SELECT  ?dataset ?attribute ?type ?dsd ?component WHERE {

?type rdfs:subClassOf qb:ComponentProperty .

    ?dsd qb:component ?component .
    ?attribute a ?type .
    ?dataset a qb:DataSet ;
        qb:structure ?dsd .
    ?component ?componentProperty ?attribute .

}

Distinct also times out the triple store.

jindrichmynarz commented 8 years ago

What do you mean by "too many" results? Do you mean that there are duplicate solutions for this query?

larjohn commented 8 years ago

Yes, there are duplicates and their amount does not appear to be consistent - I mean there are more or less duplicates for each solution.

schmaluk commented 8 years ago

@larjohn I dont know why the duplicates are showing up but at least running the Sparql-Select with "distinct" has worked for me with the endpoint: http://eis-openbudgets.iais.fraunhofer.de/virtuoso/sparql

larjohn commented 8 years ago

It now runs faster, I will check and report back

schmaluk commented 8 years ago

@larjohn every hour a cronjob is running which copies everything from staging to production by replacing the DB files. During that process a timeout can happen.

jindrichmynarz commented 8 years ago

The "duplicates" have several causes.

First, a component property may be used in multiple qb:ComponentSpecification in multiple datasets. By the way, I don't know what use does including component specifications in the results has, because they are typically blank nodes.
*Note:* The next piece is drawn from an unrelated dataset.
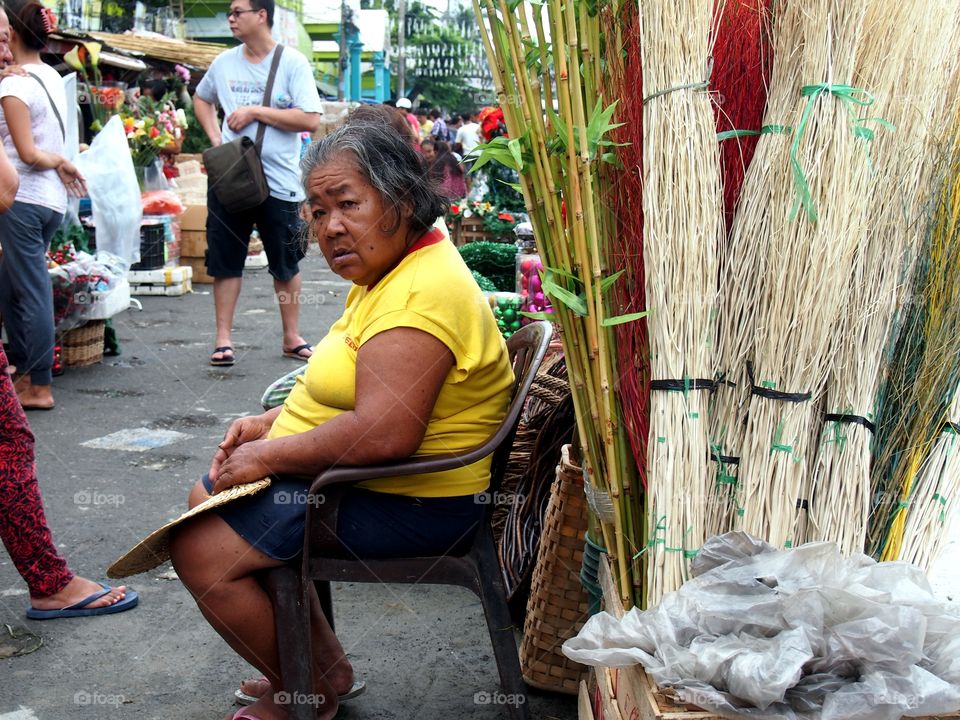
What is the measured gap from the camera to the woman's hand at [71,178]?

Second, there are component properties that are instances of more than one subclass of qb:ComponentProperty. See:

PREFIX qb: <http://purl.org/linked-data/cube#>
PREFIX rdfs: <http://www.w3.org/2000/01/rdf-schema#>

SELECT ?attribute (GROUP_CONCAT(DISTINCT ?type; separator = ", ") AS ?types)
WHERE {
  [] qb:component [ ?componentProperty ?attribute ] .
  ?attribute a ?type .
  ?type rdfs:subClassOf qb:ComponentProperty .

}
GROUP BY ?attribute
HAVING (COUNT(DISTINCT ?type) > 1)

For each instantiated class, you will get one more result per component property.

pwalsh commented 7 years ago

@badmotor I'm closing this. It must be out of date.